Work to do >>
(a) Return the part of the write-up about running FSE on GPU that opens with the words containing "Doing things in" and closes with "to be assigned.".
(b) Write the next part of the write-up about running FSE on GPU, picking up after its last sentence.

Source >>
──────────
I think failures are educational and worth documenting, so here's the story of how FSE-on-GPU failed.

One of the things I'm working on right now is Gstd, an attempt to make a Zstandard variant that runs on GPU compute.

Zstandard uses a newer entropy coding method called FSE, which is a variant of tabled asymmetric numeral systems (tANS). Using this scheme requires two steps, both of which have challenges in how to implement them on GPU compute: Decoding the probabilities and converting those probabilities into a decode table.

GPUs are designed for highly parallel instruction execution, especially executing the same operation on many different inputs at once (a "vector" of values). Like Brotli-G and GDEFLATE, Gstd uses multiple bitstreams simultaneously to allow values to be parsed from all of them at once.

One of the reasons this type of scheme is so efficient is that GPUs have instructions to compute a running total for each of the inputs, so if you can create a vector containing 0 for lanes that don't need to be refilled and 1 for lanes that do need to be refilled, and do a prefix-sum op, then you'll get a vector where all of the lanes contain the offset from the current read position that they need to be refilled from.

Doing things in parallel this way however requires minimizing the dependency of sequential values. Running totals ARE dependent on preceding values, but they can be done fast because the GPU has an operation to do it.

This creates a problem for decoding FSE because it has multiple steps that are sequentially dependent.

Here's a quick summary of the FSE table decoding and generation algorithm:

- Determine how many table slots have yet to be assigned.
- Determine the maximum possible value that the next value to read can have - It is equal to the number of remaining slots + 1.
- Load enough bits to encode that value.
- If the value is small enough (how small is determined by the number of remaining slots), return 1 bit to the bitstream (or, depending on how you phrase it, don't load it in the first place). This step prevents any value from being encoded that would be larger than the number of remaining slots.
- Subtract 1 from the decoded number
- If the resulting number is -1, then it is a special "less than one" probability with a slot usage of 1. Otherwise the slot usage is the decoded value.
──────────
Information shown >>
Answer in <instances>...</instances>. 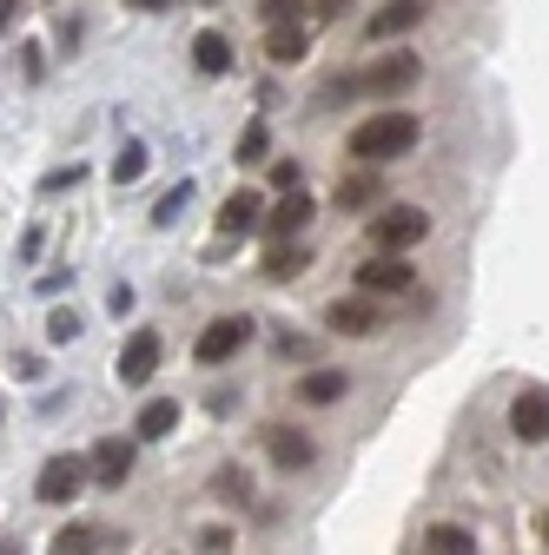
──────────
Results of the tasks >>
(a)
Doing things in parallel this way however requires minimizing the dependency of sequential values. Running totals ARE dependent on preceding values, but they can be done fast because the GPU has an operation to do it.

This creates a problem for decoding FSE because it has multiple steps that are sequentially dependent.

Here's a quick summary of the FSE table decoding and generation algorithm:

- Determine how many table slots have yet to be assigned.

(b)
- Repeat the preceding steps until there are no slots remaining.
- Once all symbols are decoded, position all "less than one" probabilities at the end.
- For each symbol, scatter the slots by adding a prime number to the last slot index, and then take that sum modulo the table size. If it overlaps a less-than-one entry, repeat this process until an empty slot is found.
- Sort the table positions in ascending order.
- Assign each slot a baseline and bit usage. Basically, when a value is decoded, the slot corresponding to a "state" value is read from the table. That slot indicates a number of bits to load and a baseline value that it must be added to.

The example given in the specification looks like this:

state order | 0 | 1 | 2 | 3 | 4 |
---|---|---|---|---|---|

state value | 1 | 39 | 77 | 84 | 122 |

width | 32 | 32 | 32 | 16 | 16 |

`Number_of_Bits` |
5 | 5 | 5 | 4 | 4 |

range number | 2 | 4 | 6 | 0 | 1 |

`Baseline` |
32 | 64 | 96 | 0 | 16 |

range | 32-63 | 64-95 | 96-127 | 0-15 | 16-31 |

Note that the baselines start at zero where bit usage is low and wrap around to the high bit usage ones, which are lower-numbered and come first. The size of the baseline range is always 2^Number_Of_Bits, which ensures there is always a slot that will decode to any given state value. Like all ANS variants, these are encoded in the reverse order that they are decoded, so there needs to always be a slot that will decode to a symbol that, combined with the bits, equals a the desired state value.

There are several serial dependencies here:

- The low-bit-usage cutoff of each probability depends on the slot usage remaining after the previous symbol.
- The table index depends on how many less-than-one probabilities were skipped by preceding symbols (otherwise it is just a multiple of the slot index in the series).
- The bit ranges depend on how many slots of the same symbol precede it in numerical order.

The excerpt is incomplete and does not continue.